La cifra dobla el número de afectados por hepatitis del año pasado en el mismo periodo, y según los expertos aumentará todavía más. La hepatitis A tiene un periodo de incubación muy largo, entre dos y siete semanas, y además mucha gente no es capaz de reconocer los síntomas desde el primer momento, lo que aumenta el riesgo de contagios.

Sobre los síntomas de la enfermedad nos habla Jiřina Hobstová, directora del Departamento de Enfermedades Infecciosas del hospital de Motol.

“El paciente no se siente bien, no tiene ganas de comer, puede incluso vomitar, tener diarrea… Y de lo primero que se da cuenta es que la orina es de color oscuro”, explicó Hobstová.

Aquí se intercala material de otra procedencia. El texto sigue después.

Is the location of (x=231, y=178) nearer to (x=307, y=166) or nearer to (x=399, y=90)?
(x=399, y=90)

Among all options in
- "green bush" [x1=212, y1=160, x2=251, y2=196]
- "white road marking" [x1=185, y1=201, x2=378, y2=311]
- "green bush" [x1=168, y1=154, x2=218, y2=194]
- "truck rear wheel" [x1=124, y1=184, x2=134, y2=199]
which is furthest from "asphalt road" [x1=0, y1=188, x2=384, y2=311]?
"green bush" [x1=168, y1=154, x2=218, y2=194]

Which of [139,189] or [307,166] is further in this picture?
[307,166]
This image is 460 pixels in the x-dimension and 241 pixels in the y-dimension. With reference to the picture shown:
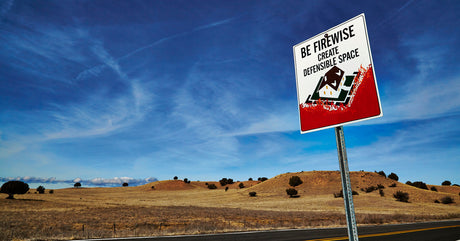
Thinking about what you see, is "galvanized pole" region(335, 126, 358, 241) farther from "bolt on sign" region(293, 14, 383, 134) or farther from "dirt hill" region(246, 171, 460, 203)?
"dirt hill" region(246, 171, 460, 203)

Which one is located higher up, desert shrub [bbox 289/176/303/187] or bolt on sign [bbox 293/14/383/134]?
desert shrub [bbox 289/176/303/187]

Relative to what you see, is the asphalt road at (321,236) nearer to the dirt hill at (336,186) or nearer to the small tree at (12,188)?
the dirt hill at (336,186)

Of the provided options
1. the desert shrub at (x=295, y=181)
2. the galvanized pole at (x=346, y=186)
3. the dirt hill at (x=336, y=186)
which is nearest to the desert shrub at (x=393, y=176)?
the dirt hill at (x=336, y=186)

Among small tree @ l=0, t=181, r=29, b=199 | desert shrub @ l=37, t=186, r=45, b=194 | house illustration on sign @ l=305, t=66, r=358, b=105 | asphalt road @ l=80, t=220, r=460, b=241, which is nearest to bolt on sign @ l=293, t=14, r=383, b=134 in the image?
house illustration on sign @ l=305, t=66, r=358, b=105

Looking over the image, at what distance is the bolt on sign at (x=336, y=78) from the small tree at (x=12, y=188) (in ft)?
221

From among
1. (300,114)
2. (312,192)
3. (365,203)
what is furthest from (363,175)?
(300,114)

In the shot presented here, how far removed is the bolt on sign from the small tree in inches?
2657

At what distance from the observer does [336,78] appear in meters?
3.72

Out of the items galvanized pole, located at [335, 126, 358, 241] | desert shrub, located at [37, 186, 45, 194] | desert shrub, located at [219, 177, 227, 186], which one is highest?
desert shrub, located at [219, 177, 227, 186]

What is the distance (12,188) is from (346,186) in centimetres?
6945

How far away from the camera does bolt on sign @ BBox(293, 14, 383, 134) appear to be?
3367 mm

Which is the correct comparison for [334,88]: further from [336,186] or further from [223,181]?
[223,181]

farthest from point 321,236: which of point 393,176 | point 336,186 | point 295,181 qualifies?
point 393,176

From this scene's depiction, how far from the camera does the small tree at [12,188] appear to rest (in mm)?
52969
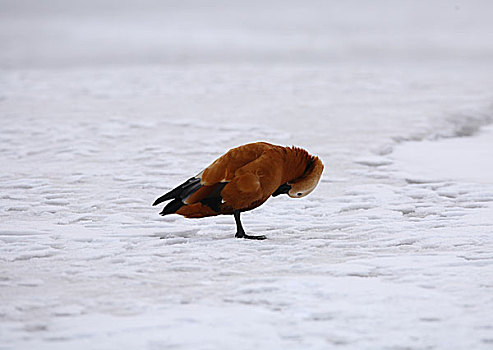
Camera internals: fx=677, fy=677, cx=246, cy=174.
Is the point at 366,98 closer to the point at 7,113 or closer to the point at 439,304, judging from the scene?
the point at 7,113

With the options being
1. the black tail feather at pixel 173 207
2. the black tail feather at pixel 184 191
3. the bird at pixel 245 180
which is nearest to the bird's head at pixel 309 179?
the bird at pixel 245 180

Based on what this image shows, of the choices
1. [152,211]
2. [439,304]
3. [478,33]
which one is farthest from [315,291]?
[478,33]

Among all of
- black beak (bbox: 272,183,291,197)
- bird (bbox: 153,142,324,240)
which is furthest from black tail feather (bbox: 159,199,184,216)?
black beak (bbox: 272,183,291,197)

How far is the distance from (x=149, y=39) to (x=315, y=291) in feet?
67.2

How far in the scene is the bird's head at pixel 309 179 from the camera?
4.16 metres

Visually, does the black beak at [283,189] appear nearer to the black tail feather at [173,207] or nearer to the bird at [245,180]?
the bird at [245,180]

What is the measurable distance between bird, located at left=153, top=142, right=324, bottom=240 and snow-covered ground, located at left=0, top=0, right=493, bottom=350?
10.4 inches

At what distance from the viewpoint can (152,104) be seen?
11570 mm

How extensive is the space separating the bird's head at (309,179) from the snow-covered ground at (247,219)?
0.36 meters

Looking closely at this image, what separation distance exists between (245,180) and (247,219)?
3.56ft

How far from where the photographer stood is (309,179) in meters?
4.17

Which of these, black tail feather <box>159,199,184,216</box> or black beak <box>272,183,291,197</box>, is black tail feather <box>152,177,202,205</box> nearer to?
black tail feather <box>159,199,184,216</box>

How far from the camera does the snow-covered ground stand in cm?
293

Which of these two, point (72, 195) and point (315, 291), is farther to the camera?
point (72, 195)
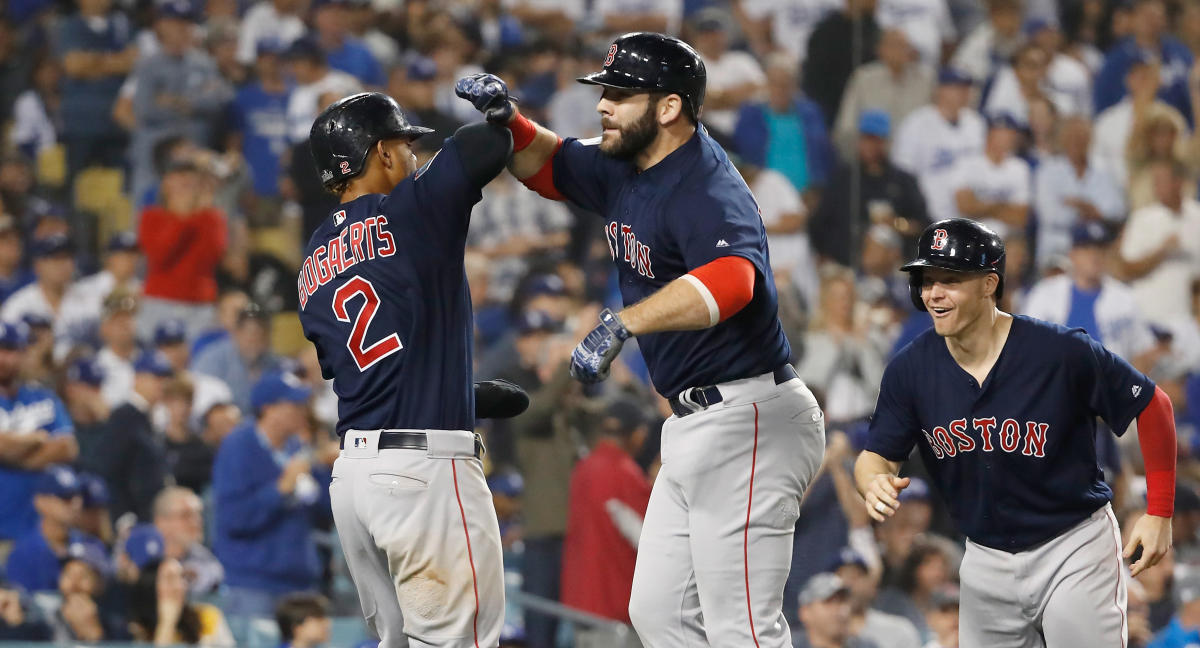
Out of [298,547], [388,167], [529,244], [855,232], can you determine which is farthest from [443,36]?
[388,167]

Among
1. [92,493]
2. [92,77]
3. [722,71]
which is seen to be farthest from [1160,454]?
[92,77]

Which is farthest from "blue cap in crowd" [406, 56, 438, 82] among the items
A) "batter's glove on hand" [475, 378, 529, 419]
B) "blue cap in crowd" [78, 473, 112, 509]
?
"batter's glove on hand" [475, 378, 529, 419]

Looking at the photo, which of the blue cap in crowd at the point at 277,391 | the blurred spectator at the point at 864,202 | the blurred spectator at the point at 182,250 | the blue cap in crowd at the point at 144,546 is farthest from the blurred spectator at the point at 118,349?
the blurred spectator at the point at 864,202

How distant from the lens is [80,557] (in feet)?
23.3

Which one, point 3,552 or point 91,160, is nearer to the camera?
point 3,552

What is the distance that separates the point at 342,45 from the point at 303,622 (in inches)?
180

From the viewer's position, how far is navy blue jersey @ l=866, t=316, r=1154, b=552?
4.20m

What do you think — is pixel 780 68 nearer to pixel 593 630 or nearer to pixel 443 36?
pixel 443 36

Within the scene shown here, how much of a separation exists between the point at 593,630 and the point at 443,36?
4548mm

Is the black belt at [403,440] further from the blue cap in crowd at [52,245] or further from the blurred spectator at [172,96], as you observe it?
the blurred spectator at [172,96]

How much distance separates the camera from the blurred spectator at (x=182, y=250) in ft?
29.7

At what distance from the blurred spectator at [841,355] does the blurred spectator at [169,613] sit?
131 inches

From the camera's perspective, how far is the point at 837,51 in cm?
893

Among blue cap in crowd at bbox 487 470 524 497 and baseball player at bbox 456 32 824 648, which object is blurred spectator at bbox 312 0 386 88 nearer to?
blue cap in crowd at bbox 487 470 524 497
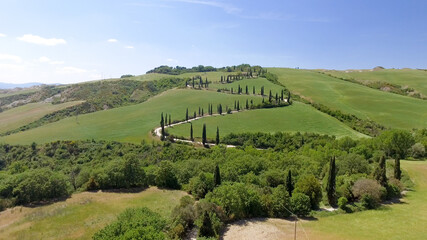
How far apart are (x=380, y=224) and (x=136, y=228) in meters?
34.9

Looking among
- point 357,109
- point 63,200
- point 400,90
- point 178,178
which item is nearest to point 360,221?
point 178,178

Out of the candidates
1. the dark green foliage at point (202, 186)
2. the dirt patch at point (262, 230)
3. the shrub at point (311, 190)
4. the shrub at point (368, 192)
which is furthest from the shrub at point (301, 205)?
the dark green foliage at point (202, 186)

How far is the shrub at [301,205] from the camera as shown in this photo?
43.3 m

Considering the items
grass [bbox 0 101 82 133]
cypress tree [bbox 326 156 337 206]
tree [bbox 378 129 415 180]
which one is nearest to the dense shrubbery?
tree [bbox 378 129 415 180]

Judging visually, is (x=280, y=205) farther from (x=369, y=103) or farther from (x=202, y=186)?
(x=369, y=103)

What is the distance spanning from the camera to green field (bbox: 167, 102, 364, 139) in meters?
112

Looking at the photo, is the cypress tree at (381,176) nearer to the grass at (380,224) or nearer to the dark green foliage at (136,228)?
the grass at (380,224)

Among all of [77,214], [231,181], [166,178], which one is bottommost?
[77,214]

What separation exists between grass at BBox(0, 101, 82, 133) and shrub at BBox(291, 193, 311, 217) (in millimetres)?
162976

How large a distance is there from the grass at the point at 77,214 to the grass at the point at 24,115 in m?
131

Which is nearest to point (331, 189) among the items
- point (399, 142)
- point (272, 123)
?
point (399, 142)

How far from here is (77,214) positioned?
43250 millimetres

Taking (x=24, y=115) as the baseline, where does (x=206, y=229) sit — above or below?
below

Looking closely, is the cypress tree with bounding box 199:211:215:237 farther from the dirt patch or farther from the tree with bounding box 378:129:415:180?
the tree with bounding box 378:129:415:180
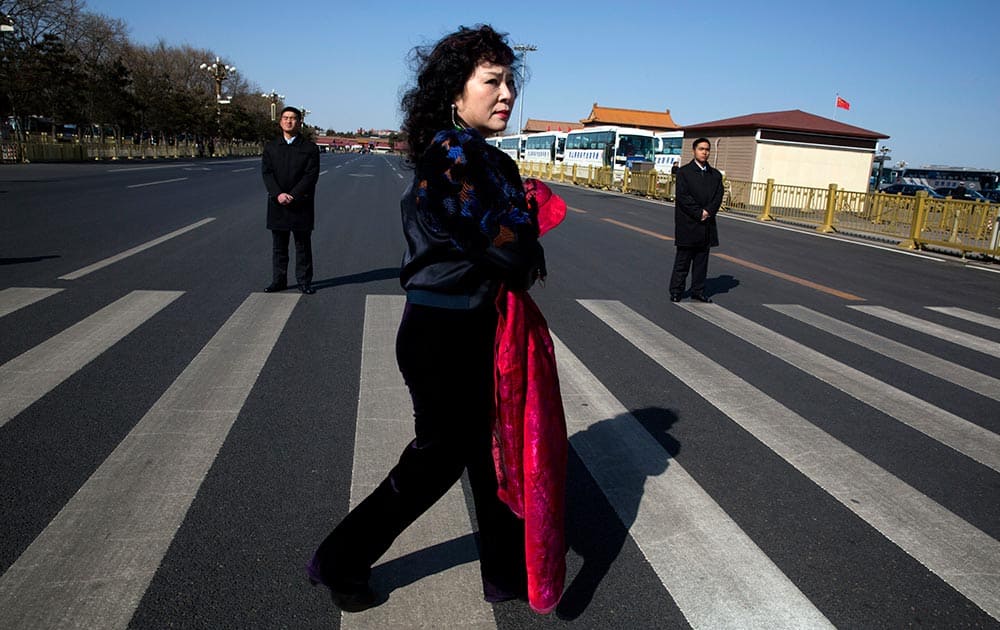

Tomáš Cikrt  (Foto: www.euro-forum.cz)
El principal grupo de riesgo son los drogadictos, que de hecho son la mitad de los afectados. Por tanto, los focos de infección se encuentran en los lugares donde se reúnen, que en Praga son sobre todo las estaciones de ferrocarril. Las autoridades sanitarias recomiendan una especial precaución a la hora de utilizar los lavabos de estaciones y trenes.

La hepatitis A se conoce también en Chequia como la enfermedad de las manos sucias, y se transmite a través de orina, sangre y contacto sexual. Aunque no es tan peligrosa como las hepatitis B o C, tiene un tratamiento complicado y se extiende fácilmente. Por este motivo, el Ministerio checo de Sanidad está intentando ponerle freno, como nos cuenta su portavoz, Tomáš Cikrt.

“El Ministerio de Sanidad y los centros de salud somos conscientes del peligro, por lo que hemos empezado a vacunar a los grupos de riesgo”, afirmó Cikrt.

De hecho se empezó a vacunar en Praga a mediados de julio y para ello el estado compró 1500 vacunas, de las que hasta ahora solo se ha utilizado un tercio. El Ministerio espera que gracias a las vacunaciones baje pronto el número de infectados y no se llegue a la situación crítica de 1998, cuando se registraron más de novecientos casos.